On the bright side: Once understood, we can easily abstract when generating code at runtime in :numref:`ch:jit`.

.. admonition:: Tasks

   * Implement and verify the matrix kernel C += AB for M=128, N=6, K=48, ldA=128, ldB=48, ldC=128.
     Re-use the code of your microkernel, implemented in :numref:`ch:gemms_sve_unrolled`.
   * Optimize your matrix kernel. Respect the rules of :numref:`ch:assembly_building_blocks_unrolled`.
     Report and document your optimizations.
   * Submit the metrics "time (s)", "#executions", "GFLOPS" and "%peak" together with your team name for your best-performing variant.

.. _ch:gemms_sve_loop_n:

Loop over N
-----------
Let's increase the complexity of our matrix kernel further.
Compared to :numref:`ch:gemms_sve_loop_m` we increase the size of dimension :math:`N` from 6 to 48.
Specifically, we implement a kernel which performs the operation

.. math::

  C \mathrel{+}= A B

on 32-bit floating point data with

.. math::

  M = 128, \; N = 48, \; K = 48, \quad ldA = 128, \; ldB = 48, \; ldC = 128.

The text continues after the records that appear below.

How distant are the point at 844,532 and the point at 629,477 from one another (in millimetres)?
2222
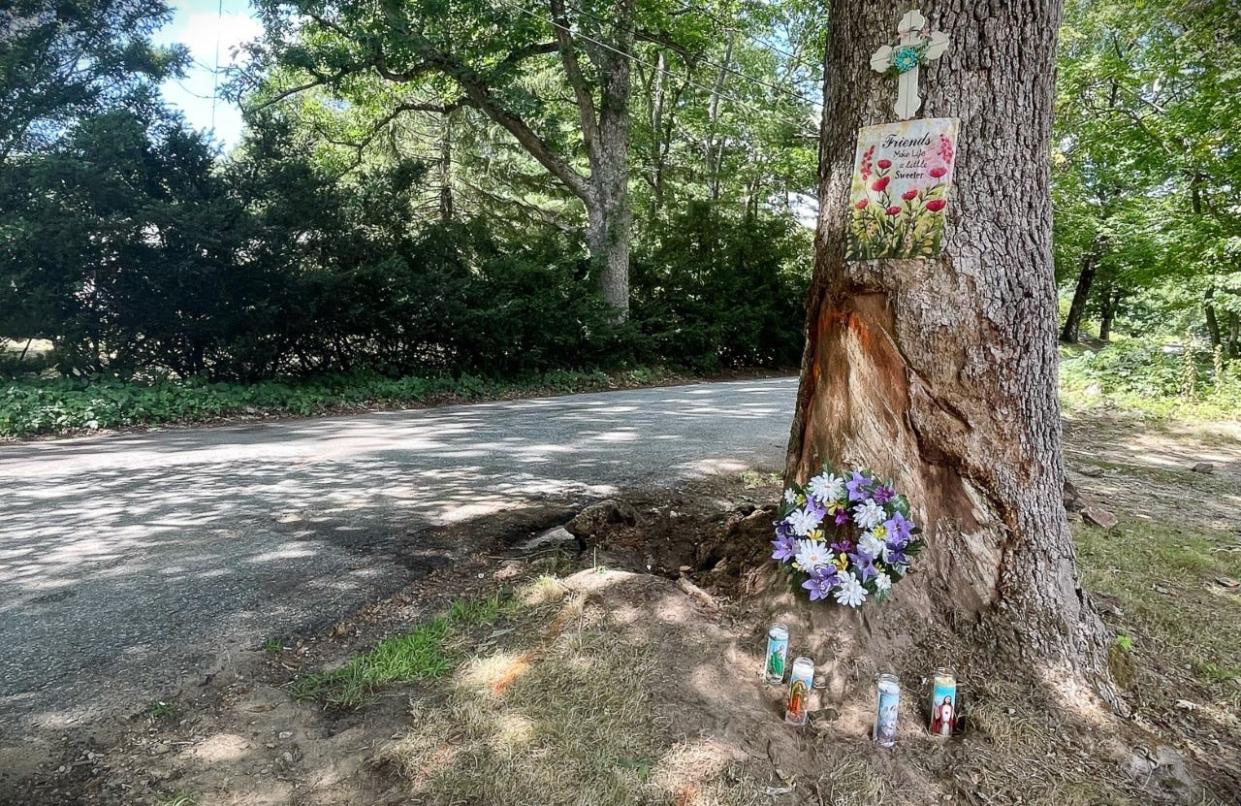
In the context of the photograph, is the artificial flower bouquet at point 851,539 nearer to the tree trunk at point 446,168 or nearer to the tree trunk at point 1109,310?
the tree trunk at point 446,168

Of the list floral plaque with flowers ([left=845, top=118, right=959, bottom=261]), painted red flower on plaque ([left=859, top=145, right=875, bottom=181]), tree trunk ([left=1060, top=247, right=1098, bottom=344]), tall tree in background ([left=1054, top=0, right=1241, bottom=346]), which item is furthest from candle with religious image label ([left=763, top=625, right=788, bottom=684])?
tree trunk ([left=1060, top=247, right=1098, bottom=344])

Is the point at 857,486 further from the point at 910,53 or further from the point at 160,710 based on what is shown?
the point at 160,710

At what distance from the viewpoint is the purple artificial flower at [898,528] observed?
82.3 inches

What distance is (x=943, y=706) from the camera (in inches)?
75.4

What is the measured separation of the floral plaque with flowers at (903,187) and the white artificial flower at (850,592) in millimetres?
1032

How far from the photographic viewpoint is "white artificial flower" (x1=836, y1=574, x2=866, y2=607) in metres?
2.07

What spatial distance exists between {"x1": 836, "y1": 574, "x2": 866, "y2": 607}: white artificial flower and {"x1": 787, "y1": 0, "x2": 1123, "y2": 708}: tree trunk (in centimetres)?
21

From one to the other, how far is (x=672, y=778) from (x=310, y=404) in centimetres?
765

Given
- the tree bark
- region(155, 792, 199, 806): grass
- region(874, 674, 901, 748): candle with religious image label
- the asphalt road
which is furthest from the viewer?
the tree bark

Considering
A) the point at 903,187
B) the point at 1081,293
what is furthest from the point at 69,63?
the point at 1081,293

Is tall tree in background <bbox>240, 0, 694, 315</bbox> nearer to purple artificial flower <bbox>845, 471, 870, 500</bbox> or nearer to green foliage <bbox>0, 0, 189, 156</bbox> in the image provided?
green foliage <bbox>0, 0, 189, 156</bbox>

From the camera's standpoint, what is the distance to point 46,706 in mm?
1933

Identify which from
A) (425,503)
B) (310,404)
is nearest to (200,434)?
(310,404)

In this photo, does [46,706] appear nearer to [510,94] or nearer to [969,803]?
[969,803]
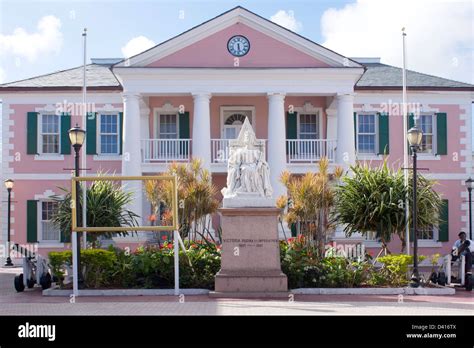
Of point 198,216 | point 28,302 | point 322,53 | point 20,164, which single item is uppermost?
point 322,53

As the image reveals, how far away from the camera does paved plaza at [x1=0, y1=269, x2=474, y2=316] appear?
12.6 metres

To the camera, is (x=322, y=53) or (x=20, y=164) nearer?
(x=322, y=53)

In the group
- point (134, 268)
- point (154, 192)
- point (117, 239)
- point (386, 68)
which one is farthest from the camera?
point (386, 68)

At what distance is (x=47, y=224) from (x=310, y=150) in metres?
10.9

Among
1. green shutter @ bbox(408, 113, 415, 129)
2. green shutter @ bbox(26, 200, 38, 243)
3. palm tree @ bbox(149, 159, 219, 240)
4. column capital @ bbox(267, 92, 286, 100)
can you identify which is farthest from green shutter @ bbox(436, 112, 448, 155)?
green shutter @ bbox(26, 200, 38, 243)

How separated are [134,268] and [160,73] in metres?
11.3

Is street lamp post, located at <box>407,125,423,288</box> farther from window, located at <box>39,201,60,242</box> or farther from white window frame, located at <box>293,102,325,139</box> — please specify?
window, located at <box>39,201,60,242</box>

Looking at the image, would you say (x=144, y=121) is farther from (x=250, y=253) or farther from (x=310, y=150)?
(x=250, y=253)

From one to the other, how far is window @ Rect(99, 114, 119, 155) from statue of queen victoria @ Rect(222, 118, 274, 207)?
13.8 m

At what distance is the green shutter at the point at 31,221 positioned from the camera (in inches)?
1119

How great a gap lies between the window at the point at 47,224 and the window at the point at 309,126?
10.4m

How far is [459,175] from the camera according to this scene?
29188mm
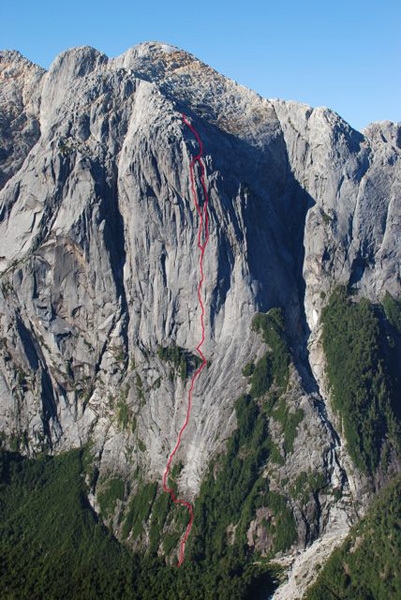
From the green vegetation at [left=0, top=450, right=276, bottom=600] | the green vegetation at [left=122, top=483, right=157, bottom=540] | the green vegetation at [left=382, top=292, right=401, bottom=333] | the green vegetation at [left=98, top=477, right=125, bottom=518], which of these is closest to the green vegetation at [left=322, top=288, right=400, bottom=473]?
the green vegetation at [left=382, top=292, right=401, bottom=333]

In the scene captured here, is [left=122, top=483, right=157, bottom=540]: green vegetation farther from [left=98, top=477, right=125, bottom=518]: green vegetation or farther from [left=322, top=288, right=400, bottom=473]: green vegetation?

Once again, we simply have to add another loop and adjust the data locations accordingly.

.. admonition:: Tasks

   * Implement and verify the matrix kernel C += AB for M=128, N=48, K=48, ldA=128, ldB=48, ldC=128.
     Re-use the code of your kernel, implemented in :numref:`ch:gemms_sve_loop_m`.
   * Optimize your matrix kernel. Respect the rules of :numref:`ch:assembly_building_blocks_unrolled`.
     Report and document your optimizations.
   * Submit the metrics "time (s)", "#executions", "GFLOPS" and "%peak" together with your team name for your best-performing variant.

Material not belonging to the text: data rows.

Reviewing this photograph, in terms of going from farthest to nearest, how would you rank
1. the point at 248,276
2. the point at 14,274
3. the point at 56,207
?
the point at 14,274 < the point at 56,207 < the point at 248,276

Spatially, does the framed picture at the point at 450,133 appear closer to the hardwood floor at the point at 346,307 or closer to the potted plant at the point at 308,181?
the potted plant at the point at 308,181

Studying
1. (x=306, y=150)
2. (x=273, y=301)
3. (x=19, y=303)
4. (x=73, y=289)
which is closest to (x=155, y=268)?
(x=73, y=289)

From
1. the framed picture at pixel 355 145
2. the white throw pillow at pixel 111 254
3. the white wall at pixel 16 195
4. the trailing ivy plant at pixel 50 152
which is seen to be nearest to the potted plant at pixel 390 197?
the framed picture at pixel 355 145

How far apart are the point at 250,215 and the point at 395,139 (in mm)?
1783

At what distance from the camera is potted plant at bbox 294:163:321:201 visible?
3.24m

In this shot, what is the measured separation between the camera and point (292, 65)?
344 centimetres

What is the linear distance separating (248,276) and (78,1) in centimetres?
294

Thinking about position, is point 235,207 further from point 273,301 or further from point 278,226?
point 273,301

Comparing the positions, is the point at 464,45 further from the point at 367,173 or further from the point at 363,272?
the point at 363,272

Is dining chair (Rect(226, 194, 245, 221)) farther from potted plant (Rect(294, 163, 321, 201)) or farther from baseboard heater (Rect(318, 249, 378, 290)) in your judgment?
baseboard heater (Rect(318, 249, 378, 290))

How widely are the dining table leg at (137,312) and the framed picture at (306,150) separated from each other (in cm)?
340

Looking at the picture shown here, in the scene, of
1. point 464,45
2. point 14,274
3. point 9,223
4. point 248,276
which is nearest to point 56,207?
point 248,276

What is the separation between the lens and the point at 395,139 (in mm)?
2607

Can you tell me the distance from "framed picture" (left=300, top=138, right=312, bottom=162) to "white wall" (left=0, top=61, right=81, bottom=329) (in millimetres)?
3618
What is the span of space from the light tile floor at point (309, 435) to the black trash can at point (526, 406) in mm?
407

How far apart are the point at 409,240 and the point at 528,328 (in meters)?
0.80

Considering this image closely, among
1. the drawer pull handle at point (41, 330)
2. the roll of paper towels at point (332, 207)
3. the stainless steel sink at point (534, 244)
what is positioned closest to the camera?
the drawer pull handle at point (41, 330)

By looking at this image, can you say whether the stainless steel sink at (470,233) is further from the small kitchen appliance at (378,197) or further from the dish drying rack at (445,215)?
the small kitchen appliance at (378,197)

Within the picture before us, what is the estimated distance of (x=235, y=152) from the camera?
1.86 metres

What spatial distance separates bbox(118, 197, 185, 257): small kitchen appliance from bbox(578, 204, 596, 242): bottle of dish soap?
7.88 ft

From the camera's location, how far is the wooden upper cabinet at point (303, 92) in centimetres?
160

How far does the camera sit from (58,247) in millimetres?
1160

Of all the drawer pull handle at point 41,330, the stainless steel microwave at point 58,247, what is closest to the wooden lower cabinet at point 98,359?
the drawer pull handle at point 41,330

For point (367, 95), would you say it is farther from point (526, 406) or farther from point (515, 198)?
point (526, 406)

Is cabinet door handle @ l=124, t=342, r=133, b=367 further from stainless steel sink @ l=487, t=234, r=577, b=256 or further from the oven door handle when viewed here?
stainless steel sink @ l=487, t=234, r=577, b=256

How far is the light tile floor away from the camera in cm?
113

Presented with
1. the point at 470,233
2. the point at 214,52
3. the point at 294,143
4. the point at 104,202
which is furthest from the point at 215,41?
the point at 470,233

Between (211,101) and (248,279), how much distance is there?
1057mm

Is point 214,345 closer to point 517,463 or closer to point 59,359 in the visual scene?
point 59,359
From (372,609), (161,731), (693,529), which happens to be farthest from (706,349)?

.. _ch:gemms_sve_arbitrary_m:

Arbitrary Values for M
----------------------
Supporting arbitrary values for :math:`K` is simple: we only have to change the number of iterations of the loop over :math:`K`.
Arbitrary values for :math:`N` are slightly more difficult since we might have to rethink our blocking and wrap a new microkernel.
The "difficult" case are changes to :math:`M` which are not multiples of the vector length.
That's the challenge we'll tackle now by implementing a kernel which performs the operation:

.. math::

  C \mathrel{+}= A B

on 32-bit floating point data with

.. math::

  M = 31, \; N = 6, \; K = 48, \quad ldA = 31, \; ldB = 48, \; ldC = 31.

.. admonition:: Tasks

   * Implement and verify the matrix kernel C += AB for M=31, N=6, K=48, ldA=31, ldB=48, ldC=31.
     Use predicated SVE instructions to tackle :math:`M=31` which is not a multiple of 8.
     Re-use the code of your microkernel, implemented in :numref:`ch:gemms_sve_unrolled`.
   * Optimize your matrix kernel. Respect the rules of :numref:`ch:assembly_building_blocks_unrolled`.
     Report and document your optimizations.
   * Submit the metrics "time (s)", "#executions", "GFLOPS" and "%peak" together with your team name for your best-performing variant.